▶ _Aim_
Reproduce as a numbered list the lines of the listing below from the line containing "this 480×320 image." through the final line of the listing, both included, omitting any blank lines.

▶ _Given records_
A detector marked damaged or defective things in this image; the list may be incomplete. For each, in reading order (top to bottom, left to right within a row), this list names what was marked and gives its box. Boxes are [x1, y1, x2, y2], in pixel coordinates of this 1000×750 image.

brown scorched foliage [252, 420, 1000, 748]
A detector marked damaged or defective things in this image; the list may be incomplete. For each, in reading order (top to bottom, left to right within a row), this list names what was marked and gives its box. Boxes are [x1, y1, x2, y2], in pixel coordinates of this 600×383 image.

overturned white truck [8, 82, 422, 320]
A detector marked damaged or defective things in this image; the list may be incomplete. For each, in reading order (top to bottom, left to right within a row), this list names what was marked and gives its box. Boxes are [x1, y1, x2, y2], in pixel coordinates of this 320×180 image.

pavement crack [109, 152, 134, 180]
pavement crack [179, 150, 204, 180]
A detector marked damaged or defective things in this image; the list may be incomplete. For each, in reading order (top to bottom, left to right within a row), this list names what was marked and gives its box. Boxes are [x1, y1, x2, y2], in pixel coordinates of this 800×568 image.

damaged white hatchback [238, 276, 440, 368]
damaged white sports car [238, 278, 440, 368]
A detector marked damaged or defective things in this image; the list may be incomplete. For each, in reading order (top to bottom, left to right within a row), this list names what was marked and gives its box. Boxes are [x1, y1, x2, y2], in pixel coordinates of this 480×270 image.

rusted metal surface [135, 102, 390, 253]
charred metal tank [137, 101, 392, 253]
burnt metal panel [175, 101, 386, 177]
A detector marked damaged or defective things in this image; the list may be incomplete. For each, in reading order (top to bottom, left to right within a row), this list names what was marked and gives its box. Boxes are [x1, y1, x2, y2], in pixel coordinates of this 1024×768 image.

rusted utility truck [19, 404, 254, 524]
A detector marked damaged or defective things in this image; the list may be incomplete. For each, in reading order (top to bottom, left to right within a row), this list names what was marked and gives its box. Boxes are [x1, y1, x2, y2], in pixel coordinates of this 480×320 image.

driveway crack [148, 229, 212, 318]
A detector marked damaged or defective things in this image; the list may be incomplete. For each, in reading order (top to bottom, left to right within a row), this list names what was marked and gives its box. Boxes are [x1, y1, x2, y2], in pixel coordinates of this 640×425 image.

▶ _Task output_
1. A detector marked damaged or defective things in this image; the list may be incomplete. For each, in reading order (top to bottom, left to right within a row), this list names what was marked and gives its box. Boxes are [x1, y1, x2, y2], in pixel coordinates of this 480×320 image.
2. driveway crack [148, 229, 212, 318]
3. A detector marked damaged or defective things in this image; the list may be incomplete. For each, in reading order (top to bottom, left to right within a row), this list names what was marked and gives its box. Boxes are [x1, y1, x2, y2], in pixel coordinates of this 640×425 image.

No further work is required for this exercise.